## Provided material:
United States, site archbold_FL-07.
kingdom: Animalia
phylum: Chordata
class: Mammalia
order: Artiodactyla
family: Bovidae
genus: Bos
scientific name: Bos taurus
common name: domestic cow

## To do:
Nothing but the lines from the one containing "class: Mammalia" to the end of the entries belongs in the answer, and each must match exactly.

## Result below:
class: Mammalia
order: Artiodactyla
family: Bovidae
genus: Bos
scientific name: Bos taurus
common name: domestic cow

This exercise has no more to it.